Q: Will I be allowed to put weight on the leg?
Weight-bearing recommendations depend on fracture stability, displacement, pain level, and whether there is any extension into other parts of the proximal femur. Some cases allow earlier weight-bearing than others, and instructions differ across clinicians and institutions—varies by clinician and case.
Q: When can someone typically drive or return to work?
Driving and work timing depend on pain control, safe reaction time, leg function, and whether the injured side is needed for driving (often relevant for right-sided injuries). Job demands also matter; desk work differs from physically demanding work. Clinicians commonly individualize guidance—varies by clinician and case.
Q: What is the cost range for evaluation and treatment?

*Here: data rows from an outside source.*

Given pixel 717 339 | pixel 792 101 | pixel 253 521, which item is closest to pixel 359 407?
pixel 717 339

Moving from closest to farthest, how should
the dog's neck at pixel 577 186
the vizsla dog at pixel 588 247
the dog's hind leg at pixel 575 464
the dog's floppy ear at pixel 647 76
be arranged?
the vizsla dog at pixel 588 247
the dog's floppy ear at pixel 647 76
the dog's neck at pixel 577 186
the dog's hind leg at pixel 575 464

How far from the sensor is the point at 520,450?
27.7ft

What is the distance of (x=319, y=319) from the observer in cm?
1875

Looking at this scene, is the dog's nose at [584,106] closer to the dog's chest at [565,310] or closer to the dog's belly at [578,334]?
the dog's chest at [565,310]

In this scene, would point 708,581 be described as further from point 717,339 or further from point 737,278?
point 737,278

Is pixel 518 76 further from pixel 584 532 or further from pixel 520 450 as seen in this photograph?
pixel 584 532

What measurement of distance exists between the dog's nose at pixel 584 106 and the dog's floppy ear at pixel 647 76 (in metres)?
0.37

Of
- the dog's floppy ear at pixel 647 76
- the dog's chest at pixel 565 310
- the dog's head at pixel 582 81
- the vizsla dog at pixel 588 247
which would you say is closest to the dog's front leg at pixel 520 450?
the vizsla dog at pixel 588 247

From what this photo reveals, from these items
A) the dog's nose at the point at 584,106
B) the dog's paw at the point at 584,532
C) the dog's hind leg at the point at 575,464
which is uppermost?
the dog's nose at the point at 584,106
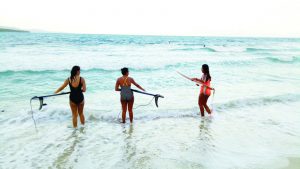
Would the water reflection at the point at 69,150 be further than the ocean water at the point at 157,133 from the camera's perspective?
No

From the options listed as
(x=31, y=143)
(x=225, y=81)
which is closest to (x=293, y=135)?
(x=31, y=143)

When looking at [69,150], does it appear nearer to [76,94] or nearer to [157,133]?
[76,94]

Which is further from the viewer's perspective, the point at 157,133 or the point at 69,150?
the point at 157,133

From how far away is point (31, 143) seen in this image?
6664mm

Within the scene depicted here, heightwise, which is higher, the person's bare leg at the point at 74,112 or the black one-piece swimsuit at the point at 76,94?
the black one-piece swimsuit at the point at 76,94

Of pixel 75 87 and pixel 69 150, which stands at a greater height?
pixel 75 87

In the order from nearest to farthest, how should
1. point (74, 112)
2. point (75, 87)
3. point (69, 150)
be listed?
point (69, 150), point (75, 87), point (74, 112)

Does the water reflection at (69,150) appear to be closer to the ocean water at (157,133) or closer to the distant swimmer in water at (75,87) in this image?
the ocean water at (157,133)

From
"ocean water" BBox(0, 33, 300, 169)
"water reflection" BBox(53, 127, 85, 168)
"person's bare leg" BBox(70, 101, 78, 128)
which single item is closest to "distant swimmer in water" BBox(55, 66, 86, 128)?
"person's bare leg" BBox(70, 101, 78, 128)

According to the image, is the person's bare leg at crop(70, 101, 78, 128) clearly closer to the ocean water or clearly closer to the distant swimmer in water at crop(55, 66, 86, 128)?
the distant swimmer in water at crop(55, 66, 86, 128)

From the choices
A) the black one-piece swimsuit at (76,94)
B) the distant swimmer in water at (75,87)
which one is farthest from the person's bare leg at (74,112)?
the black one-piece swimsuit at (76,94)

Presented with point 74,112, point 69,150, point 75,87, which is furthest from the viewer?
point 74,112

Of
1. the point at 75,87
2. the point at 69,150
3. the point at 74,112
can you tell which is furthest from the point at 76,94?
the point at 69,150

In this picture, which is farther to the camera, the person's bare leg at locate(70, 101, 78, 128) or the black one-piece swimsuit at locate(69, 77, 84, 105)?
→ the person's bare leg at locate(70, 101, 78, 128)
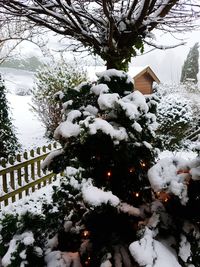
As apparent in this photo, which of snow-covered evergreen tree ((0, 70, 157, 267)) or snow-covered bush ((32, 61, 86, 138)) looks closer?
snow-covered evergreen tree ((0, 70, 157, 267))

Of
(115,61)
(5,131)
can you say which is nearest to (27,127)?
(5,131)

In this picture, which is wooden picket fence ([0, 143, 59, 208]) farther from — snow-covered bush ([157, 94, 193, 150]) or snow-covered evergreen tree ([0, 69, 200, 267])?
snow-covered bush ([157, 94, 193, 150])

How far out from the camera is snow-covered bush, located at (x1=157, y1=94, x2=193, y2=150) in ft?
35.3

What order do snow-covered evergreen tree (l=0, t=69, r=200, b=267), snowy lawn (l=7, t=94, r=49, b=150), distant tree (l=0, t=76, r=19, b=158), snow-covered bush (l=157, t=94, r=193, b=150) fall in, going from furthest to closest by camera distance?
snow-covered bush (l=157, t=94, r=193, b=150)
snowy lawn (l=7, t=94, r=49, b=150)
distant tree (l=0, t=76, r=19, b=158)
snow-covered evergreen tree (l=0, t=69, r=200, b=267)

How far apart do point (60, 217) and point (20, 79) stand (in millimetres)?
34838

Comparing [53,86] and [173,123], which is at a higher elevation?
[53,86]

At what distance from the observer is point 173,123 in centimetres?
1083

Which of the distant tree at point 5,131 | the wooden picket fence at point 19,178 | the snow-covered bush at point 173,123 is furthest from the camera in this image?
the snow-covered bush at point 173,123

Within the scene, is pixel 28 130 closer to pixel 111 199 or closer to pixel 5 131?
pixel 5 131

Costs vary widely based on setting (urgent care vs emergency department vs outpatient), imaging needs (X-ray vs CT/MRI), and whether surgery or inpatient care is required. Insurance coverage, region, and facility billing practices also affect totals. For that reason, cost is best discussed with the treating facility and payer.
Q: Is it the same as hip bursitis or gluteal tendinopathy?
No. Hip bursitis and gluteal tendinopathy are soft-tissue conditions, while a Greater trochanter fracture is a break in bone. Symptoms can be similar, and some people may have both, so clinicians rely on history, exam, and imaging to distinguish them.
Q: What are common complications clinicians watch for?
Clinicians commonly watch for missed fracture extension, delayed healing, persistent lateral hip pain, and ongoing abductor weakness affecting gait. In postoperative hips, they also monitor for issues related to implant stability and fixation integrity—varies by material and manufacturer, and by case. Follow-up plans are typically tailored to risk level and symptoms.